■ **GIVEN TEXT**
· · ·
#1
So, I'm buying an electro acoustic guitar soon and I'm wondering which strings would be the best for fingerstyle? I've heard that Elixir are really good but I don't know if I should get the light ones (0.012 - 0.053) or the light medium ones (0.012 - 0.056)?

As for the guitar, I'm planning to buy a Fender CD60CE. Do you think it would be good for fingerstyle?
Last edited by blackomen52 at Jun 6, 2015,
#2
i'm not partial to elixer, but not every guitar sounds great with every kind of strings, and everyone has their own personal taste.

i don't think the CD60CE would be good for fingerstyle. the nut is too narrow to be good for fingerstyle plus you're paying more for the electronics and cutaway, and since this is a lower priced guitar, that means that they have to save money on the guitar itself so the guitar is all laminate. i'm not aware of a new guitar around the price of the CD60CE with electronics that has a wider nut.

what's your budget and would you consider going used?
Quote by Skeet UK
I just looked in my Oxford English Dictionary and under "Acoustic Guitar", there was your Avatar and an email address!
#3
Quote by patticake
i'm not partial to elixer, but not every guitar sounds great with every kind of strings, and everyone has their own personal taste.

i don't think the CD60CE would be good for fingerstyle. the nut is too narrow to be good for fingerstyle plus you're paying more for the electronics and cutaway, and since this is a lower priced guitar, that means that they have to save money on the guitar itself so the guitar is all laminate. i'm not aware of a new guitar around the price of the CD60CE with electronics that has a wider nut.

what's your budget and would you consider going used?


I plan on plugging the guitar into pc via my audio interface and I would use Guitar Rig for the sound. The max I would go for is $340, maybe a bit more. I wouldn't really like to get a used guitar.

Could you check here which one would be good for fingerstyle: http://www.franc-music-shop.com/index.php?orderby=product_price&DescOrderBy=ASC&Itemid=53&option=com_virtuemart&page=shop.browse&category_id=158&manufacturer_id=0&keyword=&keyword1=&keyword2=
The price is in croatian kunas.
#5
The Fender is very easy to play but have a good look around for other guitars anyway. Also try as many types of strings as you can, everyone has different preferences. Saying that, don't go lighter than .12s, your guitar will probably sound very thin and weak.
#6
i didn't see yamaha, seagull, RK or blueridge on the site he linked to. in the op's budget, it's pretty much cort, epiphone, fender and dean. i didn't see anything with a wider nut, although i could have missed something.
Quote by Skeet UK
I just looked in my Oxford English Dictionary and under "Acoustic Guitar", there was your Avatar and an email address!
#7
Quote by blackomen52
So, I'm buying an electro acoustic guitar soon and I'm wondering which strings would be the best for fingerstyle? I've heard that Elixir are really good but I don't know if I should get the light ones (0.012 - 0.053) or the light medium ones (0.012 - 0.056)?

As for the guitar, I'm planning to buy a Fender CD60CE. Do you think it would be good for fingerstyle?
I think if you're dead set on buying a Fender, you should hold out for the CD-100 (?), or CD-140. Those, (and I think a CD-100 exists), would both be solid tops. The CD-60 is all laminate.
· · ·
■ **MATERIAL SHOWN**
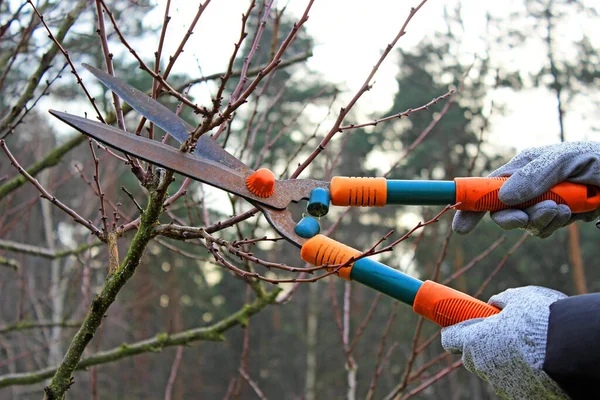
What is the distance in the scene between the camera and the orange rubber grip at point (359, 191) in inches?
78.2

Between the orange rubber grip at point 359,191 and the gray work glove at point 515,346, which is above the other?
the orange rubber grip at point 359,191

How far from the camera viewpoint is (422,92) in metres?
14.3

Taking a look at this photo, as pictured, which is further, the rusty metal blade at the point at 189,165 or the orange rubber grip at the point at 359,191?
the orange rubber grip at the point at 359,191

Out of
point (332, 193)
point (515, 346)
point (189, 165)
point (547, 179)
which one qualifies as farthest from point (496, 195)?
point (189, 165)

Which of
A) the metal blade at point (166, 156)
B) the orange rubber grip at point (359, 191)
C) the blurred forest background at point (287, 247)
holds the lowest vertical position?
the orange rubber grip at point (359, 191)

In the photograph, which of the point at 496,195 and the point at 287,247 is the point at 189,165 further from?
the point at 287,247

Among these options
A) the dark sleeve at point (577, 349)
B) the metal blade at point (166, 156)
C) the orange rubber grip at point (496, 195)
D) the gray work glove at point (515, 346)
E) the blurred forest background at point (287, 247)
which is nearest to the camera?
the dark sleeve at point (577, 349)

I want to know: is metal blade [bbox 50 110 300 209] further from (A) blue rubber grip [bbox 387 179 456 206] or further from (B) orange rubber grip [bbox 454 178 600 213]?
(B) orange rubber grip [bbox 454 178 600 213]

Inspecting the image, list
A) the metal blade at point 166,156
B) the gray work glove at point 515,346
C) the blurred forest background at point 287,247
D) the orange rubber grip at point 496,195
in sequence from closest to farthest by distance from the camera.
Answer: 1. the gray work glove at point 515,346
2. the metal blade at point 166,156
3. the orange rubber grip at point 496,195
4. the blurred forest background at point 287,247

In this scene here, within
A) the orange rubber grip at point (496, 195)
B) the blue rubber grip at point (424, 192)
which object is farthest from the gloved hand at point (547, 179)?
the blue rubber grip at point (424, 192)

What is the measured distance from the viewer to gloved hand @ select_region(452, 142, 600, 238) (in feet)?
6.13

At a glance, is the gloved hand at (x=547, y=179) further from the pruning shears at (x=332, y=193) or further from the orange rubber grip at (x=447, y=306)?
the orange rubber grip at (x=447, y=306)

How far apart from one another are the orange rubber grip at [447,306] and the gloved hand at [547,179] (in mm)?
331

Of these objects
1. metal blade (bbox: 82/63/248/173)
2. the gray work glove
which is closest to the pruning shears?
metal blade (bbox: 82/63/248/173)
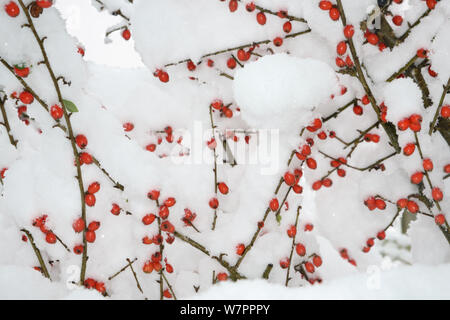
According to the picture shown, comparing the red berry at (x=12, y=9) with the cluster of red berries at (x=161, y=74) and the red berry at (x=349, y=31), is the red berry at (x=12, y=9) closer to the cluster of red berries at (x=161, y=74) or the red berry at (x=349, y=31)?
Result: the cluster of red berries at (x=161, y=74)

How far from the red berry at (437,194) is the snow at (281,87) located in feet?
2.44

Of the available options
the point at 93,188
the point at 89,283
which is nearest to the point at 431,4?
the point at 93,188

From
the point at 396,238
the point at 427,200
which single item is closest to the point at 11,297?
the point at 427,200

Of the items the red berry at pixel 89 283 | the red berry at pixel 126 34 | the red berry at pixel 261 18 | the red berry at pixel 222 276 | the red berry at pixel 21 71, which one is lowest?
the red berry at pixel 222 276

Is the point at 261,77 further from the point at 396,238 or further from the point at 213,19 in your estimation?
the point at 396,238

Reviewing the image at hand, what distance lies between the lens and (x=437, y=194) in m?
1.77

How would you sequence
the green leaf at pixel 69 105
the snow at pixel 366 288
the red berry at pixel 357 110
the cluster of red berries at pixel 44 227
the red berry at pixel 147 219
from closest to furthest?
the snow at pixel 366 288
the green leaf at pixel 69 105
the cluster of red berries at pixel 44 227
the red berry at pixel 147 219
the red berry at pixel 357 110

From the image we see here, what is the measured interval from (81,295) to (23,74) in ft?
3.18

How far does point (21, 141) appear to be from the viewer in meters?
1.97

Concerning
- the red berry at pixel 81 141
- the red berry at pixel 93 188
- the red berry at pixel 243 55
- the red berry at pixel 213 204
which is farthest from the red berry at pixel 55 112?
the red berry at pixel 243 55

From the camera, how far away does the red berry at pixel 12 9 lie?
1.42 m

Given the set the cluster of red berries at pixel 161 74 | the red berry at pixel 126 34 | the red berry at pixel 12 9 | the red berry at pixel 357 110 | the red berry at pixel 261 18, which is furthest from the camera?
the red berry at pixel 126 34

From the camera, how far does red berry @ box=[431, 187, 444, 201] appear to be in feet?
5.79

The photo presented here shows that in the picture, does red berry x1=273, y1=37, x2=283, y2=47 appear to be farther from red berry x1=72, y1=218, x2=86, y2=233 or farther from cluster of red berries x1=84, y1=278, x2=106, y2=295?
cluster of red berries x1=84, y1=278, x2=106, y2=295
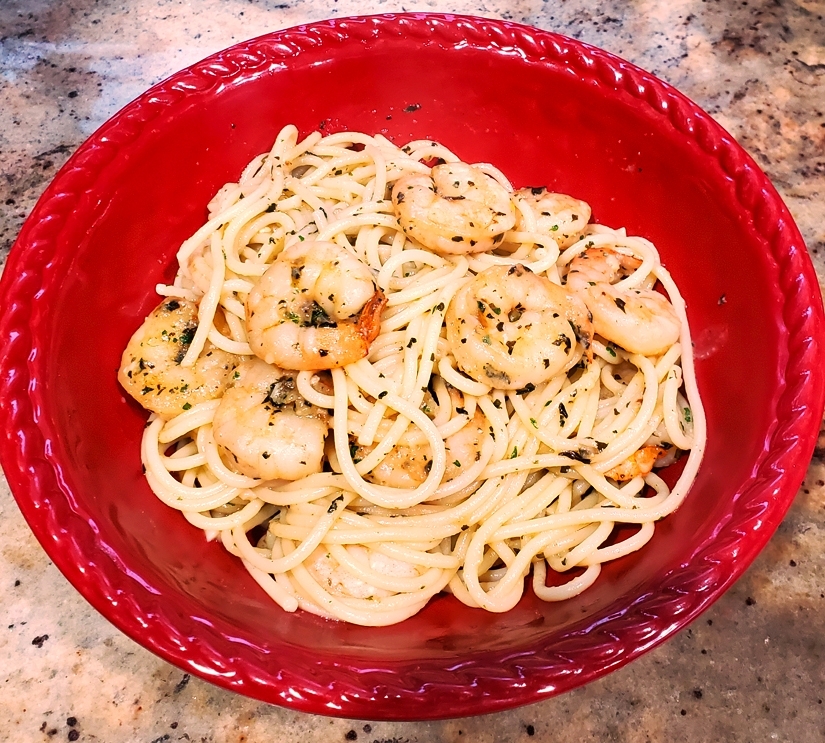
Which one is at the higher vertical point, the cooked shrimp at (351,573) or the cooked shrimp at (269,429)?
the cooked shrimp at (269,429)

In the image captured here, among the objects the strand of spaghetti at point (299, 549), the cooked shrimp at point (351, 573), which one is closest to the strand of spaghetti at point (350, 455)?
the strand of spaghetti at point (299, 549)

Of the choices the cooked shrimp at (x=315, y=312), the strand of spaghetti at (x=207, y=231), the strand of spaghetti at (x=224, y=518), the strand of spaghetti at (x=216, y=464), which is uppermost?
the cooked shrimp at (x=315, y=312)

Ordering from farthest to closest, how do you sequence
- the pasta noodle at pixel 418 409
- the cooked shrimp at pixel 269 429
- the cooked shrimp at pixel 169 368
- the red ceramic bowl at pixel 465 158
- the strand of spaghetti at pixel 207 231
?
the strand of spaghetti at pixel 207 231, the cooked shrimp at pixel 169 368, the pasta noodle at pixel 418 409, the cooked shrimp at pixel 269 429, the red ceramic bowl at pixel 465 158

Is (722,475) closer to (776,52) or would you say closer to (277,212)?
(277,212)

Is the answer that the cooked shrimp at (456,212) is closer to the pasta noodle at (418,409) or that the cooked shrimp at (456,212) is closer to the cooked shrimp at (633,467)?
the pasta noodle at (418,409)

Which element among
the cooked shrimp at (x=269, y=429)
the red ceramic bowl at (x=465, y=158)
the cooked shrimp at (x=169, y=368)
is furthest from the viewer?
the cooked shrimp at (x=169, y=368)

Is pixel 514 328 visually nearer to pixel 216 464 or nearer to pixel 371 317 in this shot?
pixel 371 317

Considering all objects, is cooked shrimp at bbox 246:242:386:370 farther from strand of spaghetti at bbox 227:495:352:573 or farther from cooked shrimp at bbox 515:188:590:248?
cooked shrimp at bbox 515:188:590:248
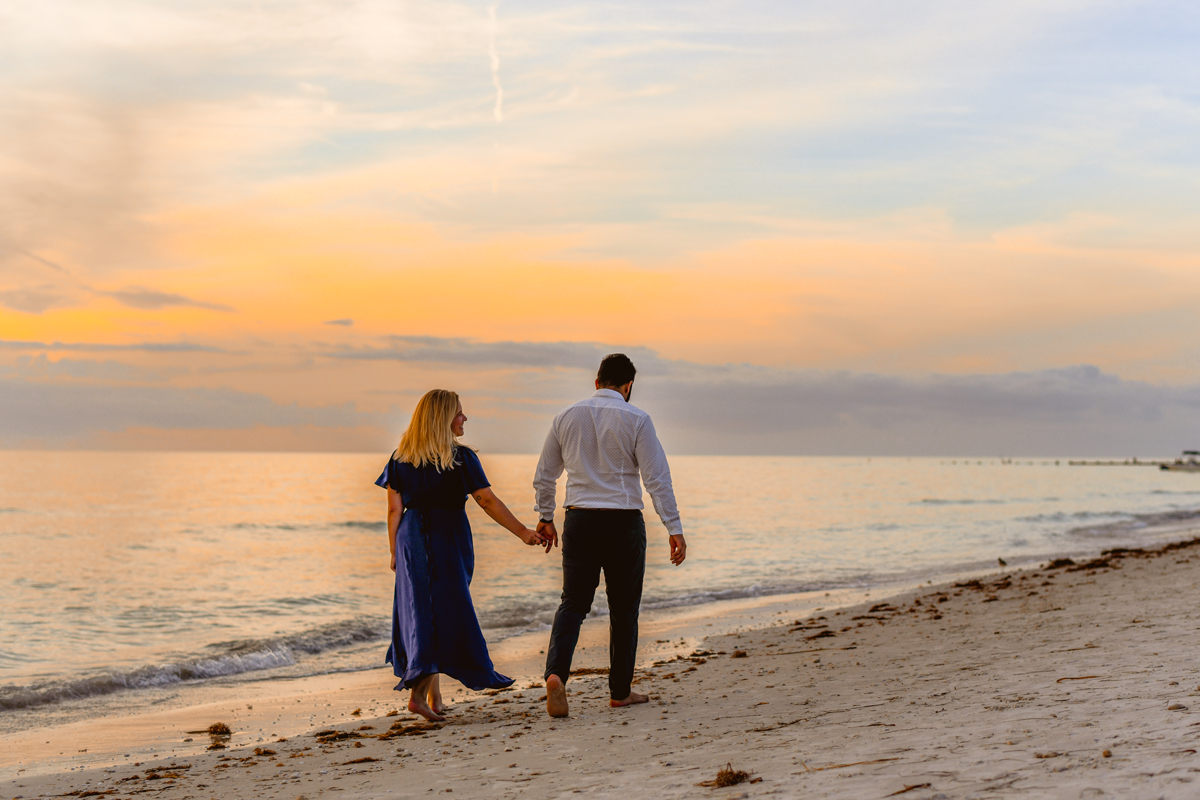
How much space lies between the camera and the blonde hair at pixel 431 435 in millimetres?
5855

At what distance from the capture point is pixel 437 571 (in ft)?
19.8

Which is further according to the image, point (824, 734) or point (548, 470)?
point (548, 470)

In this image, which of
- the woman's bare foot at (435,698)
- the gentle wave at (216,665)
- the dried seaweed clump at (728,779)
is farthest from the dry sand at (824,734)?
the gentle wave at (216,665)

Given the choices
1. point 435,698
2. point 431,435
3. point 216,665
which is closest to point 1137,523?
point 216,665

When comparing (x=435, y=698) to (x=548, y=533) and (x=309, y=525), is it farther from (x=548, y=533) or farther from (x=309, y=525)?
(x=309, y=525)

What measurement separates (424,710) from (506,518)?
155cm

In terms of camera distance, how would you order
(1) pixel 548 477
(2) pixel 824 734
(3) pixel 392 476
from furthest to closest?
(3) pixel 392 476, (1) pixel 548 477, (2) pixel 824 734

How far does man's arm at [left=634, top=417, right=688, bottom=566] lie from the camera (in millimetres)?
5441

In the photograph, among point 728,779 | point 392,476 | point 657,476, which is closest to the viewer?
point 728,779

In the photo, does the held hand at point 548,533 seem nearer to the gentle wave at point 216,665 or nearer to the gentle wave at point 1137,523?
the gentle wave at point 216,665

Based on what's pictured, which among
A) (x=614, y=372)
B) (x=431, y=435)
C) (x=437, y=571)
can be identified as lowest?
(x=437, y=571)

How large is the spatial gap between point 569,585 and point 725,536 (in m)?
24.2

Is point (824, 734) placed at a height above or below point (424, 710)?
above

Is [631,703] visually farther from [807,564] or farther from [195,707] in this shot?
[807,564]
· · ·
■ **WRITTEN TASKS**
1 – Translate this sentence from the guitar forum thread into Spanish: "I wouldn't really like to get a used guitar."
2 – Write what comes next in the guitar forum thread, starting after its last sentence.

■ **ANSWERS FOR THE EXERCISE**
1 – Realmente no me gustaría comprar una guitarra usada.

2 –
If I could interest you in a Yamaha FGX-700 SC, that would be a better option, at about $300.00, no tax, free shipping online.


As Patti points out, a 1 11/16" nut width is approaching standard, and certainly prevalent in the price range we're discussing. These are narrow for pure finger style playing, and 1 3/4. or even 1 7/8" would be preferred. Classical (nylon string guitars), often have 2" nut widths!

So, take your time and look around. At the very least, try learning on a couple of 1 11/16" width guitars, just to see if the smaller nut is feasible for you.
#8
Whatever one you like, simple. Elixer are great, but not everyone likes them, and I too have fallen out of favour with them, you just have to try different brands.
#9
Quote by Captaincranky
I think if you're dead set on buying a Fender, you should hold out for the CD-100 (?), or CD-140. Those, (and I think a CD-100 exists), would both be solid tops. The CD-60 is all laminate.

If I could interest you in a Yamaha FGX-700 SC, that would be a better option, at about $300.00, no tax, free shipping online.


As Patti points out, a 1 11/16" nut width is approaching standard, and certainly prevalent in the price range we're discussing. These are narrow for pure finger style playing, and 1 3/4. or even 1 7/8" would be preferred. Classical (nylon string guitars), often have 2" nut widths!

So, take your time and look around. At the very least, try learning on a couple of 1 11/16" width guitars, just to see if the smaller nut is feasible for you.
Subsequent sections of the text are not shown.